Selected excerpt —
• • •

Re: logical replication empty transactions - Mailing list pgsql-hackers

From Amit Kapila
Subject Re: logical replication empty transactions
Date
Msg-id CAA4eK1KnPYE9tsa-E+KVj7HFaZOTSexSqqkODqg7ARmXyrc-9A@mail.gmail.com
Whole thread Raw
In response to Re: logical replication empty transactions  (Dilip Kumar <dilipbalaut@gmail.com>)
List pgsql-hackers
On Tue, Mar 3, 2020 at 2:17 PM Dilip Kumar <dilipbalaut@gmail.com> wrote:
>
> On Tue, Mar 3, 2020 at 1:54 PM Amit Kapila <amit.kapila16@gmail.com> wrote:
> >
> > On Tue, Mar 3, 2020 at 9:35 AM Dilip Kumar <dilipbalaut@gmail.com> wrote:
> > >
> > > On Mon, Mar 2, 2020 at 4:56 PM Amit Kapila <amit.kapila16@gmail.com> wrote:
> > > >
> > > >
> > > > One thing that is not clear to me is how will we advance restart_lsn
> > > > if we don't send any empty xact in a system where there are many such
> > > > xacts?  IIRC, the restart_lsn is advanced based on confirmed_flush lsn
> > > > sent by subscriber.  After this change, the subscriber won't be able
> > > > to send the confirmed_flush and for a long time, we won't be able to
> > > > advance restart_lsn.  Is that correct, if so, why do we think that is
> > > > acceptable?  One might argue that restart_lsn will be advanced as soon
> > > > as we send the first non-empty xact, but not sure if that is good
> > > > enough.  What do you think?
> > >
> > > It seems like a valid point.  One idea could be that we can track the
> > > last commit LSN which we streamed and if the confirmed flush location
> > > is already greater than that then even if we skip the sending the
> > > commit message we can increase the confirm flush location locally.

• • •

A block of data:
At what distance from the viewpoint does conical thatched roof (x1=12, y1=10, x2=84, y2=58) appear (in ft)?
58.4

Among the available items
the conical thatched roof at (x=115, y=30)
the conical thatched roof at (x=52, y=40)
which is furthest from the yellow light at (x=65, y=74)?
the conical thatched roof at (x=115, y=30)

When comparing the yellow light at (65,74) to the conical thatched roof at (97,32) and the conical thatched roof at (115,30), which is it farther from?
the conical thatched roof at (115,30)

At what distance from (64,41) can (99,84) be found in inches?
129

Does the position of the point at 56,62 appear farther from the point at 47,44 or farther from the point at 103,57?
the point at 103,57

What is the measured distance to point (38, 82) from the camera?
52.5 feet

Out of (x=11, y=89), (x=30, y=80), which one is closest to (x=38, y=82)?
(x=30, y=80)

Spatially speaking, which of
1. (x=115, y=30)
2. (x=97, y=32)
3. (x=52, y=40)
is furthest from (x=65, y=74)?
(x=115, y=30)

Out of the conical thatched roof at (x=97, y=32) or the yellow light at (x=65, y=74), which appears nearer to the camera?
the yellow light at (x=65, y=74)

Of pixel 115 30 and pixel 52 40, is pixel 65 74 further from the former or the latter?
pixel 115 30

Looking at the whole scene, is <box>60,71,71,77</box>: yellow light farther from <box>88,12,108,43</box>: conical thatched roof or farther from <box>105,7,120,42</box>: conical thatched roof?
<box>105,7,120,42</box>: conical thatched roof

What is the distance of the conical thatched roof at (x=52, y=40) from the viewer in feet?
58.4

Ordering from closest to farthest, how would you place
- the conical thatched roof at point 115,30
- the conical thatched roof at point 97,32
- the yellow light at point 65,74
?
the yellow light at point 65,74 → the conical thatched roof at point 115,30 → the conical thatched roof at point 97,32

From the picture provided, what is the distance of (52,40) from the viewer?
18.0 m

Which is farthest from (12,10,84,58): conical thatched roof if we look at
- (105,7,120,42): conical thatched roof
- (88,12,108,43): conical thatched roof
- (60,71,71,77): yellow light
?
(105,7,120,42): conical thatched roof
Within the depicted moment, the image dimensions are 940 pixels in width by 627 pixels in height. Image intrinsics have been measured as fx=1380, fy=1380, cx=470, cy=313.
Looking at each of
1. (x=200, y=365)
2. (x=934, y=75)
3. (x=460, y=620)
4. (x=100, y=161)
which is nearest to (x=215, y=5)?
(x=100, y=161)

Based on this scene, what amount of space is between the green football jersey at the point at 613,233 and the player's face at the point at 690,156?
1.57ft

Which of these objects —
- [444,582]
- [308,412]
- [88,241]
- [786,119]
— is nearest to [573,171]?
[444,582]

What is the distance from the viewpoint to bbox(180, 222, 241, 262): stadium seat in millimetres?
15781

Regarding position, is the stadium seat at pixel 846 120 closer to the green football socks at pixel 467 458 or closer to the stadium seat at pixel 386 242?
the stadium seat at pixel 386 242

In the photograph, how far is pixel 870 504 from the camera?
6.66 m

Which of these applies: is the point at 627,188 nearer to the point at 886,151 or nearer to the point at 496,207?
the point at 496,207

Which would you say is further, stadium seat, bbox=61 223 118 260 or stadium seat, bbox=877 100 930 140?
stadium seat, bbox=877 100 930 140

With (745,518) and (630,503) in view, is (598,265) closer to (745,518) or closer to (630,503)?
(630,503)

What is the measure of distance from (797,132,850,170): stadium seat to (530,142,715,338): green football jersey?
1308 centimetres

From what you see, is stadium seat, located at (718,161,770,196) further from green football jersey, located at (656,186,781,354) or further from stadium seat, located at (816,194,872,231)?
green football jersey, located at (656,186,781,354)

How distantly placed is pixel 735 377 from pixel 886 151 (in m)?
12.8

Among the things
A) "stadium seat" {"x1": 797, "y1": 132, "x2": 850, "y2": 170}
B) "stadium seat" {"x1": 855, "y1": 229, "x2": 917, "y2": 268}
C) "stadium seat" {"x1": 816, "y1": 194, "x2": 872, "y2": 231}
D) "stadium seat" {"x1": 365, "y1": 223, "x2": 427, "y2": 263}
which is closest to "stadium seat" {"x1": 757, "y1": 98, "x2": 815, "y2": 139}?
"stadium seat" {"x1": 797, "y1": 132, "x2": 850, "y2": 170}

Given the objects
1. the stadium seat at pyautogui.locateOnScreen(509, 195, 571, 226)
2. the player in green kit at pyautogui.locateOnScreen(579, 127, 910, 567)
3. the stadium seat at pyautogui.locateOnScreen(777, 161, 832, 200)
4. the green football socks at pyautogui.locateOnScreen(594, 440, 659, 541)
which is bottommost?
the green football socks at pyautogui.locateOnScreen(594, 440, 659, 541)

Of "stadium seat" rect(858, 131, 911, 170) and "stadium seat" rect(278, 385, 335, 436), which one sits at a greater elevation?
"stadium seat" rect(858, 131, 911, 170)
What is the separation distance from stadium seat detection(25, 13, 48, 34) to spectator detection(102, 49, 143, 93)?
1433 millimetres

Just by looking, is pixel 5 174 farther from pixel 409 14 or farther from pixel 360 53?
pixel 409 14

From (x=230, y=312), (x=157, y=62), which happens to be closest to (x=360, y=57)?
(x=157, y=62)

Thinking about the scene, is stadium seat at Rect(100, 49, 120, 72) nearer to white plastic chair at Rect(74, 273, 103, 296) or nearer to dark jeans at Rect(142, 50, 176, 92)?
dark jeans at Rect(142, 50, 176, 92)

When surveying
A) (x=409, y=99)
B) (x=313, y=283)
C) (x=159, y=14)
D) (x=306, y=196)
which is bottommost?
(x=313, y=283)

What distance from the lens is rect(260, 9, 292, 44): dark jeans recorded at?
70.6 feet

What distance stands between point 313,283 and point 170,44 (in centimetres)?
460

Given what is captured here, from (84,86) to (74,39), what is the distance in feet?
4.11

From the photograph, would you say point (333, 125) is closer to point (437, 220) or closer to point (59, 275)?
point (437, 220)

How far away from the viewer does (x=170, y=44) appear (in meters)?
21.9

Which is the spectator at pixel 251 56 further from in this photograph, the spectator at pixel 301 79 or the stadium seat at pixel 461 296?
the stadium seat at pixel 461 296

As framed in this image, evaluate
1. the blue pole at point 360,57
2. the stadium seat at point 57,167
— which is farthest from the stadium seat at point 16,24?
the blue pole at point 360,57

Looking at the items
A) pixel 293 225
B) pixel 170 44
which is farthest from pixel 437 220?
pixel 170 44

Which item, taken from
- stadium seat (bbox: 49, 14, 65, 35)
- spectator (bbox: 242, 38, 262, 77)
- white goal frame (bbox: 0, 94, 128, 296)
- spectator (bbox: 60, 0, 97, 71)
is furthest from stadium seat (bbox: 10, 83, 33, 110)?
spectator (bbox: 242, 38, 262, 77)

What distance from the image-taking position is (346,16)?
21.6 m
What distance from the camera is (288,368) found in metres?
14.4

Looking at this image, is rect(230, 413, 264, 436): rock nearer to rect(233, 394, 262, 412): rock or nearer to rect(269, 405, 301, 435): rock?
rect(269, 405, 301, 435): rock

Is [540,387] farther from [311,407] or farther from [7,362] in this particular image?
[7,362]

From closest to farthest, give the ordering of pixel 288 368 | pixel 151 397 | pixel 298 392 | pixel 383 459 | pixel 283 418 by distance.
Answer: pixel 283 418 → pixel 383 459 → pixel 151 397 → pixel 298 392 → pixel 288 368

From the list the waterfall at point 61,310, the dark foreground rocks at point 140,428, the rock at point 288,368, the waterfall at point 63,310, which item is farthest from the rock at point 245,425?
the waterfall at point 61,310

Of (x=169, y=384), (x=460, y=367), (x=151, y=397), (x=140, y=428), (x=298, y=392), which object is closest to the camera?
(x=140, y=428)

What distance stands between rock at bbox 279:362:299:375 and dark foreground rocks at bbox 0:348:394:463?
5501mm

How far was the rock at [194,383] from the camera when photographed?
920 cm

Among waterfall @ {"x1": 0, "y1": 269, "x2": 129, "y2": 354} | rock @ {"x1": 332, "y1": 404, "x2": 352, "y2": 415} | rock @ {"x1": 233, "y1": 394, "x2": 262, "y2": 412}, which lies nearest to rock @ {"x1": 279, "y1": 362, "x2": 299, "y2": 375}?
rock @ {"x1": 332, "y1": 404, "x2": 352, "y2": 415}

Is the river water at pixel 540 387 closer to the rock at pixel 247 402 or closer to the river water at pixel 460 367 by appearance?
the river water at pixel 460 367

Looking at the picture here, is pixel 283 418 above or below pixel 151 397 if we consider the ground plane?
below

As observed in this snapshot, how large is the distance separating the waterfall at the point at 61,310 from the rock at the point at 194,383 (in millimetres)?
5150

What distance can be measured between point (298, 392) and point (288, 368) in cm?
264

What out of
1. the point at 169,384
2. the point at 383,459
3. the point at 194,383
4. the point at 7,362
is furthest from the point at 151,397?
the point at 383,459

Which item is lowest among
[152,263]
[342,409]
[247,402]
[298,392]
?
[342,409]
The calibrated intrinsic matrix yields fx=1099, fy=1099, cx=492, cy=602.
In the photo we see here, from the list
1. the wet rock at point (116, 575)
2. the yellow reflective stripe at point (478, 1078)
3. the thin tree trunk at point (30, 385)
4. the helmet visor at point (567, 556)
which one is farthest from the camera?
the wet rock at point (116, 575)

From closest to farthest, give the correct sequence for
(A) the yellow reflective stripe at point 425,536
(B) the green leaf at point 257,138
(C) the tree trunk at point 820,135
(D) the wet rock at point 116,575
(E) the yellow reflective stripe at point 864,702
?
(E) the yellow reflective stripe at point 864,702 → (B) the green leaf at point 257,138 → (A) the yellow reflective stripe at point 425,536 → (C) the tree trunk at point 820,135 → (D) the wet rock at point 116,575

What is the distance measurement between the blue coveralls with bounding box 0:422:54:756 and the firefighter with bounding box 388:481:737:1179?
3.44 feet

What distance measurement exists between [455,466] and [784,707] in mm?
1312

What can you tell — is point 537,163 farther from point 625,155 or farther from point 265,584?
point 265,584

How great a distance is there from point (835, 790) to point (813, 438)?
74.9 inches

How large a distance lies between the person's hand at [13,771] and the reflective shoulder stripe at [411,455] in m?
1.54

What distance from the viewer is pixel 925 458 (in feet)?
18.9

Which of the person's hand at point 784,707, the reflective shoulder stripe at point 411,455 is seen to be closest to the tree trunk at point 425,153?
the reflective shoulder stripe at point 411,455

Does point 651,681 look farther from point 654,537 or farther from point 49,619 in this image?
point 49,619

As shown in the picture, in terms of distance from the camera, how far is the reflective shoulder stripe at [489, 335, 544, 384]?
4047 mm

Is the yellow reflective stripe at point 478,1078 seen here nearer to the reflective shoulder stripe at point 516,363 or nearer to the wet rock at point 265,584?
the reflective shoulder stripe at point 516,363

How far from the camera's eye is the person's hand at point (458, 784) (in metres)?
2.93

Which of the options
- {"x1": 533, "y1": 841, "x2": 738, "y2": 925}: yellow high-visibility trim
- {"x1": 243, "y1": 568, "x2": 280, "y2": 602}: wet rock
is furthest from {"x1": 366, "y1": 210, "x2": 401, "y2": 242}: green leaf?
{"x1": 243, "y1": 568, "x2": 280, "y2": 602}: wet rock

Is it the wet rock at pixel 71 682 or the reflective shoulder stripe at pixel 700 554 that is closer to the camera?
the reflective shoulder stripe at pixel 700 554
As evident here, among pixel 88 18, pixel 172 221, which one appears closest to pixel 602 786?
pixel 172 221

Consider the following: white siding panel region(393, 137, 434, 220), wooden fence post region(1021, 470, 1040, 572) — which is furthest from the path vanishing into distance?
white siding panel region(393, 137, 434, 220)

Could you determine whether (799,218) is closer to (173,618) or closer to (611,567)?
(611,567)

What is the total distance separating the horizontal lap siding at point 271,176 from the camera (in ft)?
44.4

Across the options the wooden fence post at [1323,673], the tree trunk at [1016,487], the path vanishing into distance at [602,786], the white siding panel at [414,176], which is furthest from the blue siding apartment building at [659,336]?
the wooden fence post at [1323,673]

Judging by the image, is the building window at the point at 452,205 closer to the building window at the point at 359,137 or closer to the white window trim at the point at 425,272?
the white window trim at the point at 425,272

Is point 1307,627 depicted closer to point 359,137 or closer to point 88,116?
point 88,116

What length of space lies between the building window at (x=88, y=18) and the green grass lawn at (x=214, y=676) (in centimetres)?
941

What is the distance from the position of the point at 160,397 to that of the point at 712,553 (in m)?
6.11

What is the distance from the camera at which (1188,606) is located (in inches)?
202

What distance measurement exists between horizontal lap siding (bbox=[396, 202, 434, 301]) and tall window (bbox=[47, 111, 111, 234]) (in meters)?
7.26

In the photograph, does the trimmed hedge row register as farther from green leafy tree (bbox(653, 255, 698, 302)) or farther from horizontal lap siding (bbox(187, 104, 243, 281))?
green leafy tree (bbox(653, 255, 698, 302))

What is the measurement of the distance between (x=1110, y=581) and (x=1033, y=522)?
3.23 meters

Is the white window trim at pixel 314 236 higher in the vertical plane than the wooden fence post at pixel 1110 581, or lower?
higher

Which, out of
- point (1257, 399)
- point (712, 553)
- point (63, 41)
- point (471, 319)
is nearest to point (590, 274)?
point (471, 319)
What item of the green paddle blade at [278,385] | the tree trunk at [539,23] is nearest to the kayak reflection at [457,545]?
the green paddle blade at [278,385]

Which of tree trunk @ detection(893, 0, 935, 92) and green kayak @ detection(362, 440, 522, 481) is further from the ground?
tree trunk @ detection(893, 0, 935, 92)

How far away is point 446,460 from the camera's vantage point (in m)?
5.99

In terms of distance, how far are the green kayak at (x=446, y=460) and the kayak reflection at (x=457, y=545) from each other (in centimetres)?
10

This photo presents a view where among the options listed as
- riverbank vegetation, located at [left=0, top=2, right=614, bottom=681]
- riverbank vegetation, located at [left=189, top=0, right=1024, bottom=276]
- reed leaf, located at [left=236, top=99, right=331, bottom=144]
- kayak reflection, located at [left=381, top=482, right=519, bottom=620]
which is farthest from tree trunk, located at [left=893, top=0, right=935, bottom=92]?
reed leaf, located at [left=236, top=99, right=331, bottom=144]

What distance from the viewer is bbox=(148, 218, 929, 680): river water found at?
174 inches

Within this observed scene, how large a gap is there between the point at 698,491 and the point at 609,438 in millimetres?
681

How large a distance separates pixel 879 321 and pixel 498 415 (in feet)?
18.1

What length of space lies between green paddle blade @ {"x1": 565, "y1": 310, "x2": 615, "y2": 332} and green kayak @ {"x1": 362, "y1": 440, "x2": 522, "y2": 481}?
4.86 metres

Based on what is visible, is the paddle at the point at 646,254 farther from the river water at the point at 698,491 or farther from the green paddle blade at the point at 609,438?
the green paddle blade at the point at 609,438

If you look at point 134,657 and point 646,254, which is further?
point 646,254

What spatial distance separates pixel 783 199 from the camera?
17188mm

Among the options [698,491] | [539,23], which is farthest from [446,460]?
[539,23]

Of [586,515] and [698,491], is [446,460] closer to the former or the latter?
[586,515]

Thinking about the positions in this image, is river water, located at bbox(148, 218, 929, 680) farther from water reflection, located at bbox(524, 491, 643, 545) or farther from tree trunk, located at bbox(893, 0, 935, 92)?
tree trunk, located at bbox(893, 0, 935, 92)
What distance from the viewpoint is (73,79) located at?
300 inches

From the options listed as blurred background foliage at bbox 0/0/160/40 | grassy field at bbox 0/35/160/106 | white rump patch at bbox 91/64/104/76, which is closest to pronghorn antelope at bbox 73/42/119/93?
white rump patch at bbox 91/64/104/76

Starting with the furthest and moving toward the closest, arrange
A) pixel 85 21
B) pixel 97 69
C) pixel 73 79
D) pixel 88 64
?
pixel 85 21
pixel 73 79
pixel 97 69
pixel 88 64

• • •

To do —
1. In the thread on logical replication empty transactions, condense the paragraph beginning "One thing that is not clear to me" into a short bulleted list that keeps its main facts.
2. Answer these questions from the thread on logical replication empty transactions:
(a) Who wrote the message dated Tue, Mar 3, 2020 at 2:17 PM?
(b) Which mailing list is the thread on?
(c) What does the reply beginning "It seems like a valid point" suggest tracking?
The records have no connection to the text.

The responses —
1.
- It is unclear how restart_lsn will be advanced if empty transactions are not sent in a system that has many of them.
- As the writer recalls, restart_lsn is advanced based on the confirmed_flush LSN sent by the subscriber.
- After the change, the subscriber would not be able to send confirmed_flush, so restart_lsn could go a long time without advancing.
- The writer asks whether this is correct and, if so, why it would be acceptable.
- One could argue that restart_lsn will advance as soon as the first non-empty transaction is sent, but the writer is not sure that is good enough.

2.
(a) Dilip Kumar
(b) pgsql-hackers
(c) The last commit LSN that was streamed